When all candidates fail, the gateway returns an error. The response preserves the last provider’s error response when available, or returns an ngrok error message. Provider error passthrough: If the last attempt received an HTTP error response from the provider, that response (status code and body) is returned to the client. Gateway error: If the failure was due to timeouts, connection errors, or configuration issues, the gateway returns an error message:
All AI providers failed to respond successfully. The request could not be completed.

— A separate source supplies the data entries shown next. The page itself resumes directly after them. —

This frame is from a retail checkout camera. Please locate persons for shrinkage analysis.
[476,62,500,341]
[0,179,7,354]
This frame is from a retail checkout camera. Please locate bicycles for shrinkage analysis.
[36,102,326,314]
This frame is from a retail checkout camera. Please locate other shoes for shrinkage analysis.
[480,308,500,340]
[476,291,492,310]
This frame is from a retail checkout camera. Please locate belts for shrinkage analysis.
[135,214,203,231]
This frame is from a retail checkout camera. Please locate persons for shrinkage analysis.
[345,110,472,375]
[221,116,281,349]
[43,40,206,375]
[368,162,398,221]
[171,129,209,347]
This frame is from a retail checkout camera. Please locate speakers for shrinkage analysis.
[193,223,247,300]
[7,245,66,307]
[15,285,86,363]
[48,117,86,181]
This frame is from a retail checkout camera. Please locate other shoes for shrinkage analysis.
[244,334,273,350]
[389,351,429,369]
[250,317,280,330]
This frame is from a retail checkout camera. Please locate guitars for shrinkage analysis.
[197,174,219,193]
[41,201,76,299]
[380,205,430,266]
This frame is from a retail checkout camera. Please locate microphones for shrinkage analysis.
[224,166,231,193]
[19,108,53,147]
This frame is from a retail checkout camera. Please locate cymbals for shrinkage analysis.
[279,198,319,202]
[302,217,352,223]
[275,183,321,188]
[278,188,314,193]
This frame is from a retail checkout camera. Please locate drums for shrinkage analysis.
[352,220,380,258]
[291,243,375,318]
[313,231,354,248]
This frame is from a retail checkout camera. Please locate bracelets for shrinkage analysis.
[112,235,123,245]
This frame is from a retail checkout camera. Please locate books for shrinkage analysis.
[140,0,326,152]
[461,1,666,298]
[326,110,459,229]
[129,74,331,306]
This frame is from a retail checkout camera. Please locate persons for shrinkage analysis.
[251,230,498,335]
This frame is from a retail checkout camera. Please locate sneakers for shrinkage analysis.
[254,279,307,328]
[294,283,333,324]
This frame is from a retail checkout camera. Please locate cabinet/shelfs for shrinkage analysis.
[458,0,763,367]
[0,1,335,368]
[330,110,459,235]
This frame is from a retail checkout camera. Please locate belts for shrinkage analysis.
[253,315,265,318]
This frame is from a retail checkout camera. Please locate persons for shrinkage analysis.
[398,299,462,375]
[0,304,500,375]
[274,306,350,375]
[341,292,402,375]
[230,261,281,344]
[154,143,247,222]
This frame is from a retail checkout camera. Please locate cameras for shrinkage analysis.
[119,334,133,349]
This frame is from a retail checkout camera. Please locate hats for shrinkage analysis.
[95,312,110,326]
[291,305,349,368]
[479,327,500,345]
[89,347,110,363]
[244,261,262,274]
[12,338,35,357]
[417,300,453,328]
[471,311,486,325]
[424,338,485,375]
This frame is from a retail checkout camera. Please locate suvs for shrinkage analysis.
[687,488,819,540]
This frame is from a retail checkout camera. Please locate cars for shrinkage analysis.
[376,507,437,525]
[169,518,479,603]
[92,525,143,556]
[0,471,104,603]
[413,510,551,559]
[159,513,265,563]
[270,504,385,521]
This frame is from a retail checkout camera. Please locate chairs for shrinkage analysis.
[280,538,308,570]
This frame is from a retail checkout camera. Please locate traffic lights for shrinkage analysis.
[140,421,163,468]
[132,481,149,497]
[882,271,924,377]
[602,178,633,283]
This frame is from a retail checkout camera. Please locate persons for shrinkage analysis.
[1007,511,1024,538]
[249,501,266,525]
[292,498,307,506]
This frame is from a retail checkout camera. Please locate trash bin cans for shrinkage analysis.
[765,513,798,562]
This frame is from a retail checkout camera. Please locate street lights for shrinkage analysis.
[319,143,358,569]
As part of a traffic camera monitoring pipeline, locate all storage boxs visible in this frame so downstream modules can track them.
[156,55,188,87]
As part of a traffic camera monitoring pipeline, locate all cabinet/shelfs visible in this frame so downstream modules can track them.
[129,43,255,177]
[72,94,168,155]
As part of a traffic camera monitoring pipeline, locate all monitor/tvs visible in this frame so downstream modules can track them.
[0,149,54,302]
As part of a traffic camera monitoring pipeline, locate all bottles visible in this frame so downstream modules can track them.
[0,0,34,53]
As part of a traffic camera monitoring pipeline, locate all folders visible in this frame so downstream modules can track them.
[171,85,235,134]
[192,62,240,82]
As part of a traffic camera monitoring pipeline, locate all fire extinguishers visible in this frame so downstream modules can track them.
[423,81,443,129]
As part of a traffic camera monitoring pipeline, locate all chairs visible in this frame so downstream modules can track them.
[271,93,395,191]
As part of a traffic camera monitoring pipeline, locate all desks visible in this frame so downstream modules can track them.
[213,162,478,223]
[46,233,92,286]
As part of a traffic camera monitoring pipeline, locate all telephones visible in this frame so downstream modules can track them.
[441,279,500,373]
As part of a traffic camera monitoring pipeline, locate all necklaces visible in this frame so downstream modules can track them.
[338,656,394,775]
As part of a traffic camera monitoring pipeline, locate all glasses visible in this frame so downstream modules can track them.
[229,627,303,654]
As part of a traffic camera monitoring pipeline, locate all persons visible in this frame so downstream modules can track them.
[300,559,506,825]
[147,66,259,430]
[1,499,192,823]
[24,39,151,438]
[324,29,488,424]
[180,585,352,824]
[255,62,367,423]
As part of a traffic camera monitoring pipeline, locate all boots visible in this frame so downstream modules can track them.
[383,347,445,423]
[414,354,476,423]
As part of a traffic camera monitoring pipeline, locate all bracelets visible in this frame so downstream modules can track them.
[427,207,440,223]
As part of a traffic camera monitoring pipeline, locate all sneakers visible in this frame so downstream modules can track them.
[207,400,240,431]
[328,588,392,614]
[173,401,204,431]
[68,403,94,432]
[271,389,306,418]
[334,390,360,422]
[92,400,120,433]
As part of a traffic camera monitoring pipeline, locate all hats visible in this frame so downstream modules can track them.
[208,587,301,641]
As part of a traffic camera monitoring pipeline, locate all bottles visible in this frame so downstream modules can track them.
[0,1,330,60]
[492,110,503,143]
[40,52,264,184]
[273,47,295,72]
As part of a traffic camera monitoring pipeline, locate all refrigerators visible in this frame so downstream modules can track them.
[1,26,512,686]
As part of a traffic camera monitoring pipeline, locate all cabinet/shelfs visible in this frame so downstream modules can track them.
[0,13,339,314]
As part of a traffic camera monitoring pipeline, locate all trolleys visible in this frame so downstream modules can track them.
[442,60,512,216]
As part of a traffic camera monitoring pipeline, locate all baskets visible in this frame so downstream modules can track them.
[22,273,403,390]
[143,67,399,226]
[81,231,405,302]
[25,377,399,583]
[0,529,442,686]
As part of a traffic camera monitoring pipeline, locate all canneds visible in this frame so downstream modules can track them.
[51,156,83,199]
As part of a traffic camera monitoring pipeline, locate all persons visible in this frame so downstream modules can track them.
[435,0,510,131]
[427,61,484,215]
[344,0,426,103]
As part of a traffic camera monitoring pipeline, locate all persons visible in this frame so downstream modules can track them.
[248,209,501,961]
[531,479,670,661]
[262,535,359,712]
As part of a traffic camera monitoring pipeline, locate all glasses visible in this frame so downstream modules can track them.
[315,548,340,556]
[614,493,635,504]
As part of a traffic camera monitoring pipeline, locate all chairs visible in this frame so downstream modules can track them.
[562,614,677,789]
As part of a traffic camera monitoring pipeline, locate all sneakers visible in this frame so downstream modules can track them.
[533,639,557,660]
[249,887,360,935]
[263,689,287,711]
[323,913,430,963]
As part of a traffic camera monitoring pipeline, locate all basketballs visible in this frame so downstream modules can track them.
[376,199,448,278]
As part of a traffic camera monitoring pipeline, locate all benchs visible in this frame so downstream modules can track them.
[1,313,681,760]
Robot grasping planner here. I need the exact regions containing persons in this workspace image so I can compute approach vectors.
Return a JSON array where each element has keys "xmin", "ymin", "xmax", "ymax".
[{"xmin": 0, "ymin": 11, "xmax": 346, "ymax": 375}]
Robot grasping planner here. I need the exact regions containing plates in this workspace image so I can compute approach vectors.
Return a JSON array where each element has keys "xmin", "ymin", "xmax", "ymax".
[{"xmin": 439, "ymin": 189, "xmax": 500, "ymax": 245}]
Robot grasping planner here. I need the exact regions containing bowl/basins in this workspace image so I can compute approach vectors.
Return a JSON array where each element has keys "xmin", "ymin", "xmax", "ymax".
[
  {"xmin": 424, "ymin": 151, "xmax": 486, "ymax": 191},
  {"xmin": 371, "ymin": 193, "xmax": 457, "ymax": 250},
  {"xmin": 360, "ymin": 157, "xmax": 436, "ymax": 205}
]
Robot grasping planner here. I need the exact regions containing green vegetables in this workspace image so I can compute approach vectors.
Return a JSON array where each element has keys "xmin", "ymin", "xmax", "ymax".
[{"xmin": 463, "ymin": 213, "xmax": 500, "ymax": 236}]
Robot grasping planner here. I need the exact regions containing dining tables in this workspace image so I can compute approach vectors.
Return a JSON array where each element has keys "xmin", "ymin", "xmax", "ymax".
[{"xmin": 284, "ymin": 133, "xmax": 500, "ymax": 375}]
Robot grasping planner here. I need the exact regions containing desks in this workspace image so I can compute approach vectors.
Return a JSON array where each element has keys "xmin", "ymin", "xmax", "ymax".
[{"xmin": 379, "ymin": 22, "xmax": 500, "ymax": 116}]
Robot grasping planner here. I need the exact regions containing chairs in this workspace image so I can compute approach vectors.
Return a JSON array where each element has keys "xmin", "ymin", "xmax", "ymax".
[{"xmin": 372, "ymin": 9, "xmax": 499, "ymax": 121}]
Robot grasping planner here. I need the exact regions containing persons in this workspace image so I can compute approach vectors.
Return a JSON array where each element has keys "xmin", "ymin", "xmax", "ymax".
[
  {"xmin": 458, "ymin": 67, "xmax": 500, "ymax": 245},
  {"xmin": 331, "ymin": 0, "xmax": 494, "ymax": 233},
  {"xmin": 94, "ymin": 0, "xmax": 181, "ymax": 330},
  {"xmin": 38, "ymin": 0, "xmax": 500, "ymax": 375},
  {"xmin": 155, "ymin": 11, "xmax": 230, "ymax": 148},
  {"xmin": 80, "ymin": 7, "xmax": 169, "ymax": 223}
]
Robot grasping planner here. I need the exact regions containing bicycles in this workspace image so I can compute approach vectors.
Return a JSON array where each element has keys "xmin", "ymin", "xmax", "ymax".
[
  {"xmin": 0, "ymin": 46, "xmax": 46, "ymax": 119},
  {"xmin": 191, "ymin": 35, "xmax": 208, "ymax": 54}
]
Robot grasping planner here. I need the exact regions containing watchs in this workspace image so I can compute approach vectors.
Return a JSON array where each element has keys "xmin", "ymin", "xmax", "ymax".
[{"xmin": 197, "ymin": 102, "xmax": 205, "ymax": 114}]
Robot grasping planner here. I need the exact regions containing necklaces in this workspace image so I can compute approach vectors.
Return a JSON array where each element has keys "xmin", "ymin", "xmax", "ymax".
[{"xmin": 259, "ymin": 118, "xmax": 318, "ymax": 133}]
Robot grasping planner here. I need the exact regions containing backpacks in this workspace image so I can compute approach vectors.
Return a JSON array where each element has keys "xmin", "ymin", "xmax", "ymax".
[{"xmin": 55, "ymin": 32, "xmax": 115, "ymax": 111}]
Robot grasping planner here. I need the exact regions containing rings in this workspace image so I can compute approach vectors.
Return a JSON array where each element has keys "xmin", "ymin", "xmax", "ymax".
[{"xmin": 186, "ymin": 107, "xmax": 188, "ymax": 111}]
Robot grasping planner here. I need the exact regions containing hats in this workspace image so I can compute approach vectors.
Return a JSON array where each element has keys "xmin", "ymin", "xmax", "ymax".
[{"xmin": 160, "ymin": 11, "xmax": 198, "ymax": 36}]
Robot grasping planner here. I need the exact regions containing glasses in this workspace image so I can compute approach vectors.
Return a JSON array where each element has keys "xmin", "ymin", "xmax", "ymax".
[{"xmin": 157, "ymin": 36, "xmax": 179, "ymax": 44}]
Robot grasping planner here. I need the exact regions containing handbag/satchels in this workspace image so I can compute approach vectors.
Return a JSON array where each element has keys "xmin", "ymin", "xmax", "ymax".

Errors:
[429] openai/gpt-4o: 429 Too Many Requests
[500] anthropic/claude-3-5-sonnet-20241022: 500 Internal Server Error

Common error scenarios

Scenario 1: Key exhaustion

All keys for a provider hit rate limits:
1. Try openai/key-one → 429 Rate Limit
2. Try openai/key-two → 429 Rate Limit
3. Try openai/key-three → 429 Rate Limit
4. Move to next provider or return error

Scenario 2: Provider timeout

Provider times out, fallback to another:
1. Try openai → Timeout after 30s
2. Try anthropic → Success

Scenario 3: All providers fail

All configured providers and keys fail:
1. Try openai/key-one → 500 Server Error
2. Try openai/key-two → 500 Server Error
3. Try anthropic/key → 503 Service Unavailable
4. Return error to client (if on_error: "halt")

Timeout configuration

Control failover timing with timeout settings:
on_http_request:
  - type: ai-gateway
    config:
      per_request_timeout: "30s"   # Each provider attempt
      total_timeout: "5m"           # All attempts combined
  • per_request_timeout: Maximum time for a single provider attempt
  • total_timeout: Maximum time for all failover attempts
If total_timeout is reached, failover stops even if more candidates are available.

Errors that skip failover

These errors occur before the failover cascade begins and are returned immediately:
  • Invalid request body - Request JSON could not be parsed
  • No models available - No configured providers support the requested model
  • Token limit exceeded - Request exceeds max_input_tokens
  • No API key - No key configured and none provided by client
  • Configuration errors - Invalid provider or model configuration
Once the failover cascade starts, all provider errors (including 4xx) trigger the next candidate until all are exhausted.

Monitoring errors

Track errors using the error_rate metrics available in model selection strategies:
MetricDescription
error_rate.totalFraction of requests that failed (0.0 to 1.0)
error_rate.timeoutFraction of requests that timed out
error_rate.rate_limitFraction of requests that returned HTTP 429
error_rate.clientFraction of requests that returned 4xx errors
error_rate.serverFraction of requests that returned 5xx errors
Use these metrics to:
  • Filter out problematic providers in model selection
  • Identify keys hitting rate limits
  • Adjust timeout values based on timeout rates

Best practices

  1. Configure multiple keys per provider for key-level failover
  2. Specify multiple models in client requests for cross-provider failover
  3. Set appropriate timeouts based on your use case
  4. Monitor error metrics to catch issues early
  5. Use model selection strategies to order candidates by preference

Example: Comprehensive error handling

on_http_request:
  - type: ai-gateway
    config:
      per_request_timeout: "45s"
      total_timeout: "3m"
      on_error: "halt"
      
      providers:
        # Primary provider with multiple keys
        - id: "openai"
          api_keys:
            - value: ${secrets.get('openai', 'key-a')}
            - value: ${secrets.get('openai', 'key-b')}
            - value: ${secrets.get('openai', 'key-c')}
        
        # Backup provider
        - id: "anthropic"
          api_keys:
            - value: ${secrets.get('anthropic', 'primary')}
            - value: ${secrets.get('anthropic', 'backup')}
        
        # Emergency fallback
        - id: "google"
          api_keys:
            - value: ${secrets.get('google', 'key')}
This configuration provides:
  • 3 failover keys for OpenAI
  • 2 failover keys for Anthropic
  • 1 emergency key for Google
  • Up to 3 minutes for all failover attempts
  • Clear error messages on complete failure
For cross-provider failover, clients must specify models from multiple providers using the models array, or model selection strategies must return candidates from multiple providers.